## PASSAGE PROVIDED
Advent and the End of Racial Division

Racism is persistent. It comes in a variety of forms, some more veiled and incipient, others more explicit and fully formed. Many seem to espouse a myth of progress that envisions a gradual waning of all racialized ideologies. But recent years (and months and days) have given the lie to that myth. The truth is that only the redeeming work of the incarnate Christ can finally “bid our sad divisions cease.”

The breaking down of the dividing wall of hostility is one of the central messages of Advent, indeed of the entirety of the “Winter Pascha,” to use Alexander Schmemann’s memorable phrase to describe the liturgical cycle of Advent, Christmas, and Epiphany. In Advent, we long for the appearing of the Prince of Peace. In Christmastide, we celebrate his nativity, which is good news of great joy for all peoples. And in Epiphany, we herald his manifestation as King of the nations, signaled by the visit of the magi, bearing gifts of gold and frankincense and myrrh.

This last mystery, the visit of the magi, has been received by the church with a special connection to Christ’s universal work. As Joseph Ratzinger has noted, the Christian tradition developed the notion that the magi are kings hailing from all three known continents: Africa, Asia, and Europe. So, says Ratzinger, “the black king is part and parcel of this: in the kingdom of Jesus Christ there are no distinctions of race and origin. In him and through him, humanity is united, yet without losing any of the richness of variety.”

## PROVIDED MATERIAL
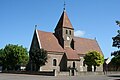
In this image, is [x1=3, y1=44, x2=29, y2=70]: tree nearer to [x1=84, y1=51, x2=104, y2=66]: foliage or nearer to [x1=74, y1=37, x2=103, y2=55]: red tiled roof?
[x1=74, y1=37, x2=103, y2=55]: red tiled roof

## WHAT THE TASK ASKS
Can you write out the part of the Advent passage that opens with "The breaking down" and closes with "frankincense and myrrh.", switching "Prince of Peace" to "Lord of Peace"?

## REPLY TO THE EXERCISE
The breaking down of the dividing wall of hostility is one of the central messages of Advent, indeed of the entirety of the “Winter Pascha,” to use Alexander Schmemann’s memorable phrase to describe the liturgical cycle of Advent, Christmas, and Epiphany. In Advent, we long for the appearing of the Lord of Peace. In Christmastide, we celebrate his nativity, which is good news of great joy for all peoples. And in Epiphany, we herald his manifestation as King of the nations, signaled by the visit of the magi, bearing gifts of gold and frankincense and myrrh.